_TRECHO PARA LEITURA_
+-------+
Ainda segundo Madaleno (2017), a alienação parental é mais fácil de ser identificada quando é praticada contra crianças, pois estas são mais fáceis de serem manipuladas, absorvendo assim os pensamentos do alienador. Já quando a criança começa a se desenvolver, no caminho da adolescência, no qual se cria uma forma de pensar mais autônoma, se dificulta a descoberta da prática, pois o alienante se “esconde” atrás desta figura autônoma do próprio filho.
Historicamente vê-se as mudanças nos instrumentos de proteção à criança pois, nem sempre estas receberam a devida atenção, no qual a família era a única responsável por tutelar esses direitos, da forma que quiserem, no qual se chegou ao ponto de se fazer analogia dos direitos das crianças com a legislação de proteção aos animais, no que diz respeito aos maus tratos.
Nesse viés, os direitos das crianças passaram a ser preocupação à partir do século XX, com destaque a Convenção da ONU(Organização das Nações Unidas) sobre os Direitos da Criança de 1989 que, diferente das anteriores, obteve força legal, tornando-se obrigatória para os Estados signatários o qual foi uma resposta a Segunda Guerra Mundial, devido as monstruosidades ocorridas no período nazista. Desta forma, observa-se uma evolução no sentido que, houveram muitos tratados e convenções para assegurar os direitos das crianças, porém a maioria não continha força legal, o que representou apenas um pedido de cooperação (DUARTE, 2011).[5]
Salienta-se ainda que, conforme Bittar et al. (2018)[6], Kant na obra a “Paz Perpétua” descreve que a natureza do homem não se resume pela paz e sim pela guerra, e assim o direito é o principal modo de se alcançar a paz. No entanto, os seres humanos não conseguem viver sozinhos, necessitam do outro, e desta forma constroem relações, famílias, porém, quando estes vínculos são rompidos, se gera sentimentos de ódio, vingança e repúdio, que muitas das vezes não são suportados, de forma a refletir no outro, como acontece na alienação parental, em que não basta apenas a ruptura do vínculo, ou a posse de bens materiais do outro, mas o sofrimento do genitor com o afastamento da prole. Assim, o Estado deve agir, por meio de mecanismos necessários para proteção física e psicológica das crianças e adolescentes que sofrem alienação parental, para que assim minimize os efeitos gerados por esta.
Ainda segundo Bittar et al, (2018): “De forma básica a violência será definida como: ação intencional (de um grupo ou indivíduo) que provoca uma modificação prejudicial no estado psicofísico da vítima (pessoa ou grupo de pessoas).” Ou seja, os elementos presentes na ação de violência são a intencionalidade e o dano, logo, quando esta é praticada, necessariamente há a violação de um direito, como no tema em questão, de acordo com o artigo 3º da lei de alienação parental, 12.318/10, no qual esta síndrome impede à convivência familiar saudável das crianças e adolescentes, que é direito fundamental.
+-------+
_SEÇÃO DE DADOS_
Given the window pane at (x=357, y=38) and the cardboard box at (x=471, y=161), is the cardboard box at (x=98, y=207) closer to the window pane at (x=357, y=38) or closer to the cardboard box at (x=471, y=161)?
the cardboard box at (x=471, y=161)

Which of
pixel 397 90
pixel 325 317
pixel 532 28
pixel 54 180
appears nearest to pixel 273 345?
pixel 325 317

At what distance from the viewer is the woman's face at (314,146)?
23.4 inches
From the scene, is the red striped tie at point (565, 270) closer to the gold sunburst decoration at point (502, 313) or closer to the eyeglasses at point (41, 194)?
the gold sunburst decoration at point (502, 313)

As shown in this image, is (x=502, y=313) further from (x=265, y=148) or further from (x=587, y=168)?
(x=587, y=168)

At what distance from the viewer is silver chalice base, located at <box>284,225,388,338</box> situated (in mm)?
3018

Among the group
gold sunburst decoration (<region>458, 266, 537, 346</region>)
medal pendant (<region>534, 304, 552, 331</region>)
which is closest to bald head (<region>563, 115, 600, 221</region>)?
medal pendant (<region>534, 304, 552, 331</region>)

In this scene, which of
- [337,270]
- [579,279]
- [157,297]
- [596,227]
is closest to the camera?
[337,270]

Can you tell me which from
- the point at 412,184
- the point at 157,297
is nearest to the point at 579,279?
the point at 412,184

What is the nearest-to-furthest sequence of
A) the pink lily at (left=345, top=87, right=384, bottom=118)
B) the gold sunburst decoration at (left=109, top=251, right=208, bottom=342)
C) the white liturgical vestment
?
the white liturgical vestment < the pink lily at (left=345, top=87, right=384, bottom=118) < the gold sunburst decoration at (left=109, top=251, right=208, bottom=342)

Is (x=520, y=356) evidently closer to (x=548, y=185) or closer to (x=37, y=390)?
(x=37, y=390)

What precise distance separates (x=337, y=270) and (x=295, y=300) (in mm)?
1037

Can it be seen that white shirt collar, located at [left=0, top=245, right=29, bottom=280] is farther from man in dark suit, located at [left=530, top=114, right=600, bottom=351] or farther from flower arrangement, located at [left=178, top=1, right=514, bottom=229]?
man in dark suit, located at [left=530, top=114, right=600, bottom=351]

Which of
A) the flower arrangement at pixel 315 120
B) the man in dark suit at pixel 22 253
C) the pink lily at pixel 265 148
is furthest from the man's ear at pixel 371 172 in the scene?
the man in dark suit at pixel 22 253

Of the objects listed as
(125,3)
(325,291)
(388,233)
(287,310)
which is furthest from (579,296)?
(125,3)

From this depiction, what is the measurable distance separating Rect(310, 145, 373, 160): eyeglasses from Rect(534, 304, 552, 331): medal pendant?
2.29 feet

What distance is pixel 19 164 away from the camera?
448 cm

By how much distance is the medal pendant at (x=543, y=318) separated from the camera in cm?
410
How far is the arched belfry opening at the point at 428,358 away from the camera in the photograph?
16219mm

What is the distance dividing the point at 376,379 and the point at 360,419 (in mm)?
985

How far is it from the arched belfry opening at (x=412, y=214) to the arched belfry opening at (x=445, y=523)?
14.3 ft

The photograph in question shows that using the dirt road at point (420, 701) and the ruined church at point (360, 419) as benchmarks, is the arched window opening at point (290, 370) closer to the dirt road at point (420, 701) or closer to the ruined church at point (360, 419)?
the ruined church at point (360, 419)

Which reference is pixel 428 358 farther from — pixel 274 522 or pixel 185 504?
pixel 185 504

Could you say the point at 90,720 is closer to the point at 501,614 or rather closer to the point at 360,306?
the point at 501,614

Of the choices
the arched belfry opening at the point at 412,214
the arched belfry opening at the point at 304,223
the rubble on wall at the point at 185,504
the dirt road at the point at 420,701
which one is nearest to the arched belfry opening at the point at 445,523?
+-------+
_REQUISITOS DAS TAREFAS_
A. Reproduza o trecho sobre alienação parental desde "Ainda segundo Madaleno" até "do próprio filho.", incluindo essas palavras.
B. De acordo com o trecho sobre alienação parental, quais são os elementos presentes na ação de violência?
As entradas foram retiradas de uma fonte diferente da do trecho.

_SOLUÇÕES POR TAREFA_
A.
Ainda segundo Madaleno (2017), a alienação parental é mais fácil de ser identificada quando é praticada contra crianças, pois estas são mais fáceis de serem manipuladas, absorvendo assim os pensamentos do alienador. Já quando a criança começa a se desenvolver, no caminho da adolescência, no qual se cria uma forma de pensar mais autônoma, se dificulta a descoberta da prática, pois o alienante se “esconde” atrás desta figura autônoma do próprio filho.

B. A intencionalidade e o dano.